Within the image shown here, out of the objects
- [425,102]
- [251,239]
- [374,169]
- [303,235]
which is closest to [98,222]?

→ Directions
In the items above, switch "closest" to "nearest" and write the lines out again with everything else left unchanged.

→ Answer for this exercise
Within the image shown here, out of the objects
- [425,102]
- [251,239]
- [374,169]
- [303,235]
which is nearest to [98,222]?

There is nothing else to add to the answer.